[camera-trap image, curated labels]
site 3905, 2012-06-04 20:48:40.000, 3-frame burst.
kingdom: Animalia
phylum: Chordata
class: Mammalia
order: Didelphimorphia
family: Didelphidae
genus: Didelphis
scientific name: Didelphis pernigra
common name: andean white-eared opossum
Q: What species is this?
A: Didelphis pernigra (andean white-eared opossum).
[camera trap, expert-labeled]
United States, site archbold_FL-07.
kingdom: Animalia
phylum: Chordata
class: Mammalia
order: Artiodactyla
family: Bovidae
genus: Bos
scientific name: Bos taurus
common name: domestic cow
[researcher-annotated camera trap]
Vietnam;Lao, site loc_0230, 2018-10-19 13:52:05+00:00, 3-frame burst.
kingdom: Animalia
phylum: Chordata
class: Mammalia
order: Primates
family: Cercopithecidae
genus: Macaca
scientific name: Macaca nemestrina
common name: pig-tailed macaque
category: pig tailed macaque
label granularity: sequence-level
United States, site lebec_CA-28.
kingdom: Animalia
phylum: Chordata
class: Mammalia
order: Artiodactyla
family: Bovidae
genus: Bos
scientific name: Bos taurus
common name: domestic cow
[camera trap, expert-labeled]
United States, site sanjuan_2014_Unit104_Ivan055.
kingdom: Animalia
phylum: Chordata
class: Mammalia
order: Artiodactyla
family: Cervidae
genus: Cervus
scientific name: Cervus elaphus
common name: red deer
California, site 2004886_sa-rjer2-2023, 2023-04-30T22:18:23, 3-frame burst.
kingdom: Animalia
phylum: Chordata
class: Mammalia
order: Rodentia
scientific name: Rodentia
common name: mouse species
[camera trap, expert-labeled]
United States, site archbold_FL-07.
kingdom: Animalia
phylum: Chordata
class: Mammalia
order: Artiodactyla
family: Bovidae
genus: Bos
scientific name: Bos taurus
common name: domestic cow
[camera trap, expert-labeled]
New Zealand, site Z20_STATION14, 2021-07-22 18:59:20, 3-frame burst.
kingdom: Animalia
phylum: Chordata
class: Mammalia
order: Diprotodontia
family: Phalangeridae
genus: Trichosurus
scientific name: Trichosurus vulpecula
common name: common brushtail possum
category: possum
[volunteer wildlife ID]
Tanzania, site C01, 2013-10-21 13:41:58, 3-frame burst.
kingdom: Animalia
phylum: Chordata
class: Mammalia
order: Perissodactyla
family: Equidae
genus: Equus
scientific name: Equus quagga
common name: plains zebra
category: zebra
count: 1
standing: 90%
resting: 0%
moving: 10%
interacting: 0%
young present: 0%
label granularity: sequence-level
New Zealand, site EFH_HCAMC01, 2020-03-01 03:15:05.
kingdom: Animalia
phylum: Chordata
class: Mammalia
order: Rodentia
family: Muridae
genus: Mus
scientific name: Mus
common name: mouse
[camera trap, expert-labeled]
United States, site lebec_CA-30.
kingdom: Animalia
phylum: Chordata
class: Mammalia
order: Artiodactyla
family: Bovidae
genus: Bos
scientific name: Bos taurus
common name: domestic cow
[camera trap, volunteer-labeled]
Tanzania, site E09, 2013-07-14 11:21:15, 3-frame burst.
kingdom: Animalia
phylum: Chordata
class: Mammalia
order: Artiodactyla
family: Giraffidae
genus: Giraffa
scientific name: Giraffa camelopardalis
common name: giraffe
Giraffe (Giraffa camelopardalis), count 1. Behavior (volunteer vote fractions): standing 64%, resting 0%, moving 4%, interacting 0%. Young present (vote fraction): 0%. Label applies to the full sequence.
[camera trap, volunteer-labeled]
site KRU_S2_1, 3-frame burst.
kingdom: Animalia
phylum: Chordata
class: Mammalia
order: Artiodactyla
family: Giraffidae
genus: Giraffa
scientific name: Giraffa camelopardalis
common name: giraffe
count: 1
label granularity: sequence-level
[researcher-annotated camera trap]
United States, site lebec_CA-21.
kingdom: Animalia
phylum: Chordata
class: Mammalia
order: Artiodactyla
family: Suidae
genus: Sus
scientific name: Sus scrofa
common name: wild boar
════
**TASK DESCRIPTION:** Transcribe the material above in full, keeping each word unchanged.

**SOLUTION FOR THIS TASK:**
[camera-trap image, curated labels]
site 3905, 2012-06-04 20:48:40.000, 3-frame burst.
kingdom: Animalia
phylum: Chordata
class: Mammalia
order: Didelphimorphia
family: Didelphidae
genus: Didelphis
scientific name: Didelphis pernigra
common name: andean white-eared opossum
Q: What species is this?
A: Didelphis pernigra (andean white-eared opossum).
[camera trap, expert-labeled]
United States, site archbold_FL-07.
kingdom: Animalia
phylum: Chordata
class: Mammalia
order: Artiodactyla
family: Bovidae
genus: Bos
scientific name: Bos taurus
common name: domestic cow
[researcher-annotated camera trap]
Vietnam;Lao, site loc_0230, 2018-10-19 13:52:05+00:00, 3-frame burst.
kingdom: Animalia
phylum: Chordata
class: Mammalia
order: Primates
family: Cercopithecidae
genus: Macaca
scientific name: Macaca nemestrina
common name: pig-tailed macaque
category: pig tailed macaque
label granularity: sequence-level
United States, site lebec_CA-28.
kingdom: Animalia
phylum: Chordata
class: Mammalia
order: Artiodactyla
family: Bovidae
genus: Bos
scientific name: Bos taurus
common name: domestic cow
[camera trap, expert-labeled]
United States, site sanjuan_2014_Unit104_Ivan055.
kingdom: Animalia
phylum: Chordata
class: Mammalia
order: Artiodactyla
family: Cervidae
genus: Cervus
scientific name: Cervus elaphus
common name: red deer
California, site 2004886_sa-rjer2-2023, 2023-04-30T22:18:23, 3-frame burst.
kingdom: Animalia
phylum: Chordata
class: Mammalia
order: Rodentia
scientific name: Rodentia
common name: mouse species
[camera trap, expert-labeled]
United States, site archbold_FL-07.
kingdom: Animalia
phylum: Chordata
class: Mammalia
order: Artiodactyla
family: Bovidae
genus: Bos
scientific name: Bos taurus
common name: domestic cow
[camera trap, expert-labeled]
New Zealand, site Z20_STATION14, 2021-07-22 18:59:20, 3-frame burst.
kingdom: Animalia
phylum: Chordata
class: Mammalia
order: Diprotodontia
family: Phalangeridae
genus: Trichosurus
scientific name: Trichosurus vulpecula
common name: common brushtail possum
category: possum
[volunteer wildlife ID]
Tanzania, site C01, 2013-10-21 13:41:58, 3-frame burst.
kingdom: Animalia
phylum: Chordata
class: Mammalia
order: Perissodactyla
family: Equidae
genus: Equus
scientific name: Equus quagga
common name: plains zebra
category: zebra
count: 1
standing: 90%
resting: 0%
moving: 10%
interacting: 0%
young present: 0%
label granularity: sequence-level
New Zealand, site EFH_HCAMC01, 2020-03-01 03:15:05.
kingdom: Animalia
phylum: Chordata
class: Mammalia
order: Rodentia
family: Muridae
genus: Mus
scientific name: Mus
common name: mouse
[camera trap, expert-labeled]
United States, site lebec_CA-30.
kingdom: Animalia
phylum: Chordata
class: Mammalia
order: Artiodactyla
family: Bovidae
genus: Bos
scientific name: Bos taurus
common name: domestic cow
[camera trap, volunteer-labeled]
Tanzania, site E09, 2013-07-14 11:21:15, 3-frame burst.
kingdom: Animalia
phylum: Chordata
class: Mammalia
order: Artiodactyla
family: Giraffidae
genus: Giraffa
scientific name: Giraffa camelopardalis
common name: giraffe
Giraffe (Giraffa camelopardalis), count 1. Behavior (volunteer vote fractions): standing 64%, resting 0%, moving 4%, interacting 0%. Young present (vote fraction): 0%. Label applies to the full sequence.
[camera trap, volunteer-labeled]
site KRU_S2_1, 3-frame burst.
kingdom: Animalia
phylum: Chordata
class: Mammalia
order: Artiodactyla
family: Giraffidae
genus: Giraffa
scientific name: Giraffa camelopardalis
common name: giraffe
count: 1
label granularity: sequence-level
[researcher-annotated camera trap]
United States, site lebec_CA-21.
kingdom: Animalia
phylum: Chordata
class: Mammalia
order: Artiodactyla
family: Suidae
genus: Sus
scientific name: Sus scrofa
common name: wild boar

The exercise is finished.